Excerpts from a spatial reasoning dataset:
## Start

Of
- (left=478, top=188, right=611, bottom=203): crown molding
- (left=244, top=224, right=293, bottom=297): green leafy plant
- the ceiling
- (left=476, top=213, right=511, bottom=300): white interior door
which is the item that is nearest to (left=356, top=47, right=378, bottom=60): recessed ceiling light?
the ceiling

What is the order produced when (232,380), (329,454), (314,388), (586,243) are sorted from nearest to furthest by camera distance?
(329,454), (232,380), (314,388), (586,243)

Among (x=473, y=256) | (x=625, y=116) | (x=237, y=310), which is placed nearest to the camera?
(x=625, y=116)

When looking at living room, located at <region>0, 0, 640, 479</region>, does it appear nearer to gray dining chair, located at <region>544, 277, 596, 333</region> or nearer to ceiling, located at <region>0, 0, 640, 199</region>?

## End

Could you give the lines above again, replacing "crown molding" with "ceiling trim" and keeping everything else the same?

Of
- (left=478, top=188, right=611, bottom=203): ceiling trim
- (left=244, top=224, right=293, bottom=297): green leafy plant
- the ceiling
- (left=476, top=213, right=511, bottom=300): white interior door
which is the item that is nearest to (left=356, top=47, right=378, bottom=60): recessed ceiling light?
the ceiling

What is the order produced when (232,380), (329,454), (314,388), (586,243) are sorted from nearest to furthest by camera distance?
(329,454), (232,380), (314,388), (586,243)

Among (x=473, y=256) | (x=625, y=116) | (x=237, y=310), which is placed nearest to the camera?
(x=625, y=116)

When looking at living room, located at <region>0, 0, 640, 479</region>, does it appear nearer to gray dining chair, located at <region>544, 277, 596, 333</region> or nearer to ceiling, located at <region>0, 0, 640, 199</region>?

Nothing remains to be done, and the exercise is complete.